The authorities said that he was informed in 2012 that he had been selected to participate in the Thousand Talents plan, the China-run program.
In 2015, Harvard officials discovered that Dr. Lieber was leading a laboratory at Wuhan University, and informed him that the use of Harvard’s name and logo was a violation of university policy. Dr. Lieber then distanced himself from the project, but continued to receive payment, prosecutors said.
Then in 2017 he was named a university professor, Harvard’s highest faculty rank, one of only 26 professors to hold that status. The same year, he earned the N.I.H. Director’s Pioneer Award for inventing syringe-injectable mesh electronics that can integrate with the brain.
Investigators from the Defense Department — which had extended $8 million in grants to Dr. Lieber — began questioning him in 2018 about secondary sources of income, prosecutors said.
Dr. Lieber told them that he was aware of China’s Thousand Talents program, but had never been invited to participate, prosecution documents say. Two days after that conversation, the documents say, Dr. Lieber asked a laboratory associate to help him identify web pages in which he was named as the head of the Chinese lab.
“I lost a lot of sleep worrying all of these things last night and want to start taking steps to correct sooner than later,” he wrote in an email to a research colleague that was cited by prosecutors. “I will be careful about what I discuss with Harvard University, and none of this will be shared with government investigators at this time.”
Last year, Harvard was required to submit a detailed report about Dr. Lieber to N.I.H., which had provided $10 million in grants for his research projects. He told university officials that he had “no formal association” with the Wuhan University of Technology, prosecutors said, and that he “is not and has never been” a participant in the Thousand Talents program.
The campaign to scrutinize scientists’ foreign funding is a relatively new one.
Late in 2018, Jeff Sessions, then the attorney general, announced that the United States was “standing up to the deliberate, systematic and calculated threats posed, in particular, by the communist regime in China.”
As a result, researchers are adjusting to a higher level of scrutiny about foreign funding than they faced in the past, said Derek Adams, a former federal prosecutor who specialized in civil fraud.
“The problem here, in my view, is that in 2018 there was a material change in the way the F.B.I. and the agencies were approaching this issue,” said Mr.

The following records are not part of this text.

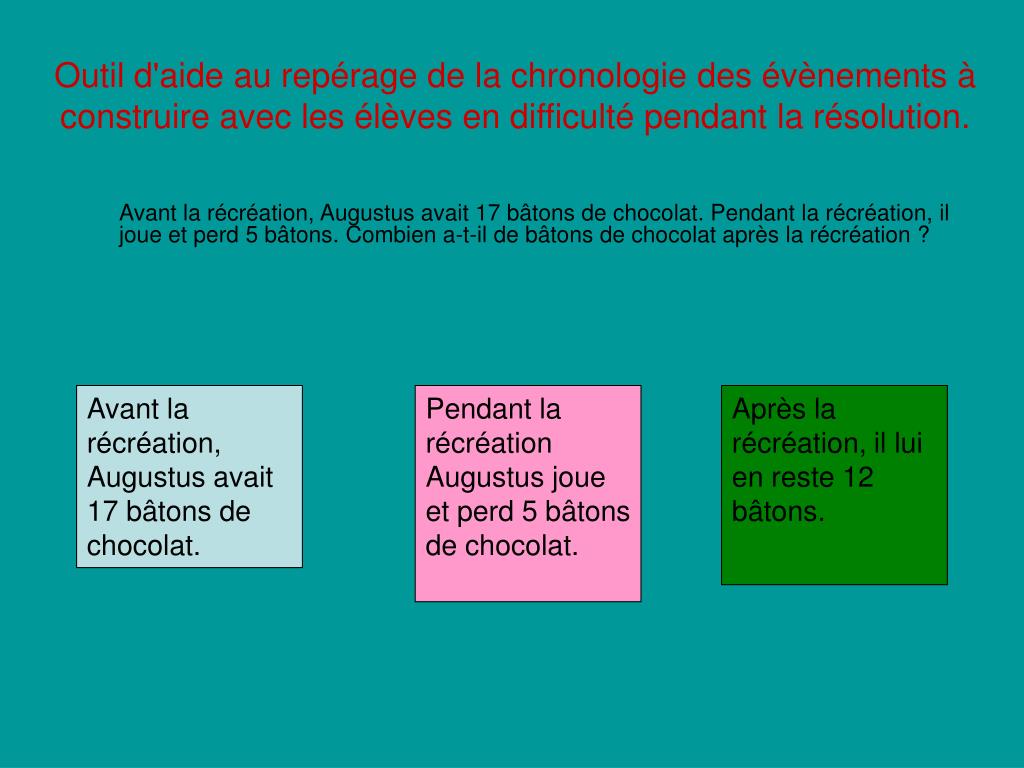 Outil d'aide au repérage de la chronologie des évènements à construire avec les élèves en difficulté pendant la résolution.

Avant la récréation, Augustus avait 17 bâtons de chocolat. Pendant la récréation, il joue et perd 5 bâtons. Combien a-t-il de bâtons de chocolat après la récréation ?

Avant la récréation, Augustus avait 17 bâtons de chocolat.

Pendant la récréation Augustus joue et perd 5 bâtons de chocolat.

Après la récréation, il lui en reste 12 bâtons.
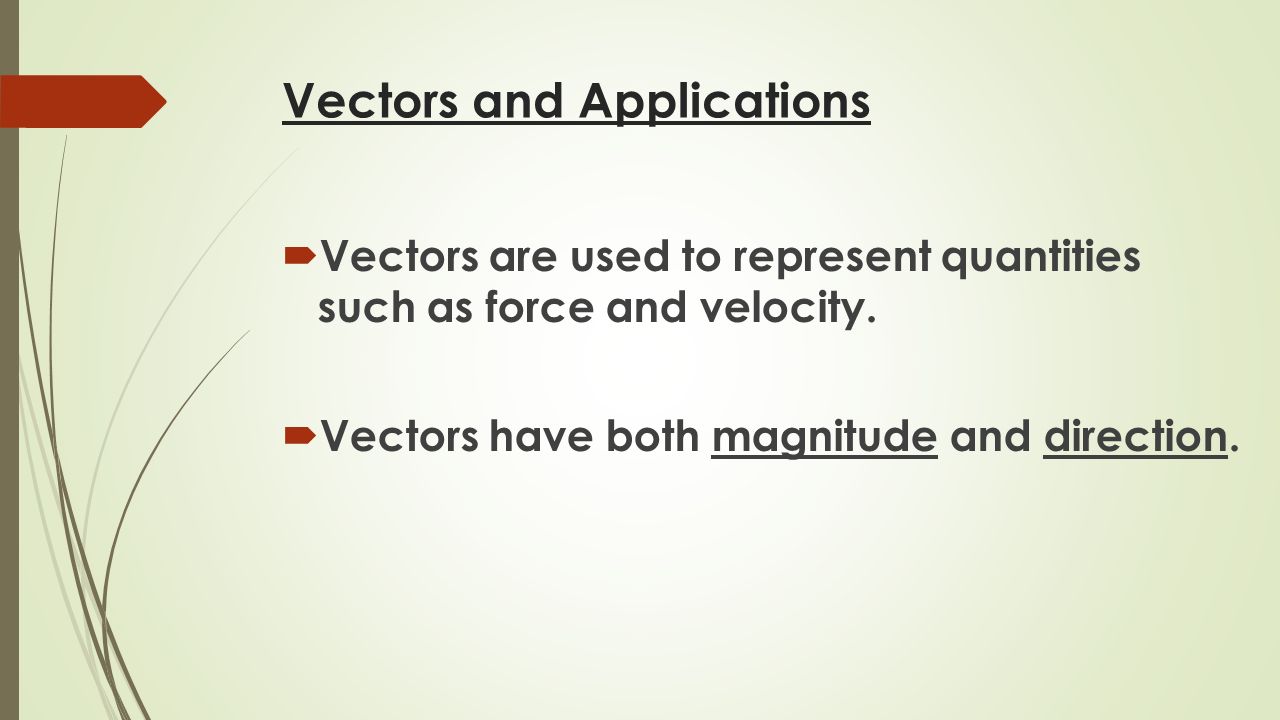 Vectors and Applications

Vectors are used to represent quantities such as force and velocity.

Vectors have both magnitude and direction.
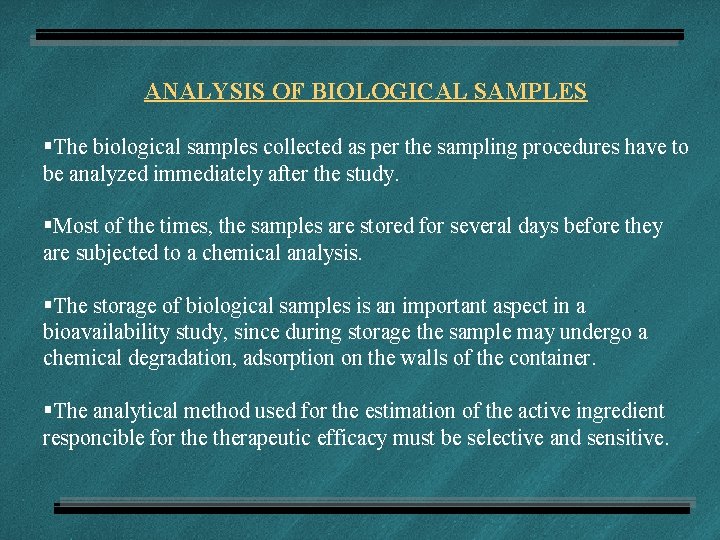 ANALYSIS OF BIOLOGICAL SAMPLES

▪The biological samples collected as per the sampling procedures have to be analyzed immediately after the study.

▪Most of the times, the samples are stored for several days before they are subjected to a chemical analysis.

▪The storage of biological samples is an important aspect in a bioavailability study, since during storage the sample may undergo a chemical degradation, adsorption on the walls of the container.

▪The analytical method used for the estimation of the active ingredient responcible for the therapeutic efficacy must be selective and sensitive.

Adams, now a partner in the law firm Feldesman Tucker Leifer Fidell.
Frank Wu, a law professor and former president of the Committee of 100, an organization of prominent Chinese-Americans, has criticized the recent prosecutions as “potentially devastating to American science, because the number of people who have some connection to China is so vast.” Until recently, he said, such collaborations were considered healthy.